→ **EXERCISE BRIEF**
Note each line of the listing that contains the string "site", and copy it.

→ **LISTED RECORDS**
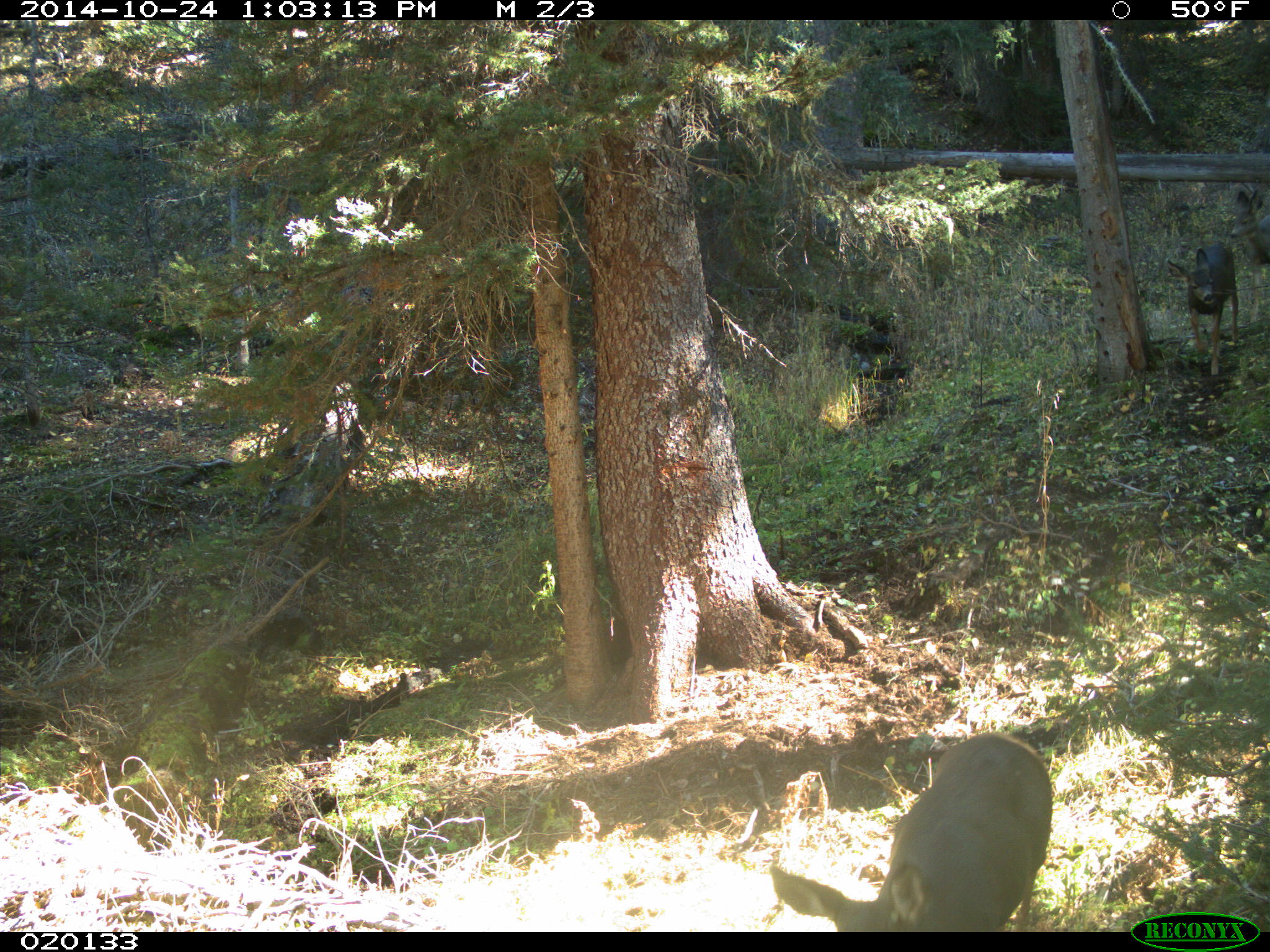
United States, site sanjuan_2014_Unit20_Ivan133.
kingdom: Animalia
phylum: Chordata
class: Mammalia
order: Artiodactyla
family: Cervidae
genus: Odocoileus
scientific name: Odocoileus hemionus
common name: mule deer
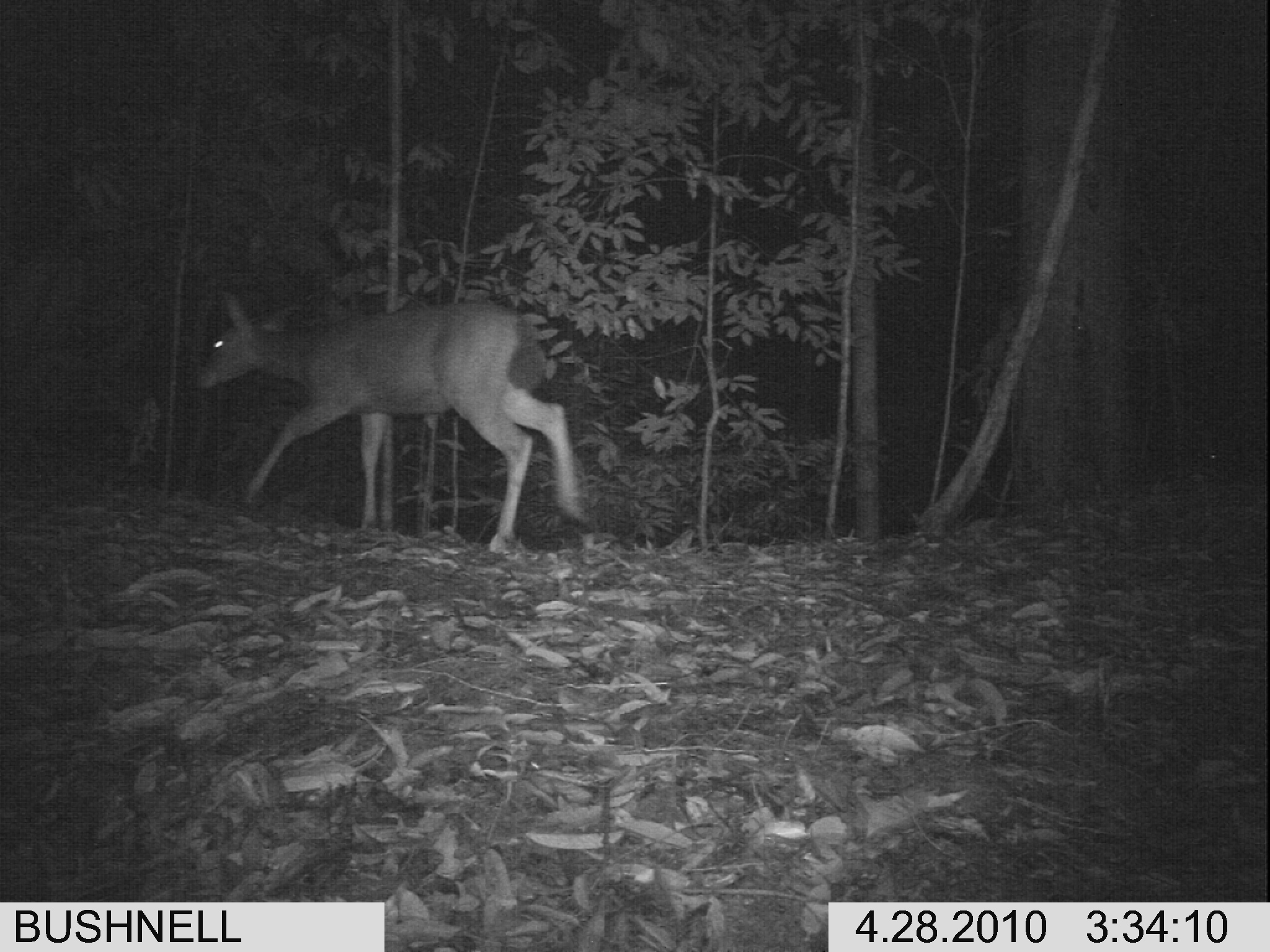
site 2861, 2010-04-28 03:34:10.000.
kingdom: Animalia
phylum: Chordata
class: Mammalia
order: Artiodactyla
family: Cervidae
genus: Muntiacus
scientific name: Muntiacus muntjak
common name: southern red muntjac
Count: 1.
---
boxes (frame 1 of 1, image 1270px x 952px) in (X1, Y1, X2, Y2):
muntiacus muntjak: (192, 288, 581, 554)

→ **THE ANSWER**
United States, site sanjuan_2014_Unit20_Ivan133.
site 2861, 2010-04-28 03:34:10.000.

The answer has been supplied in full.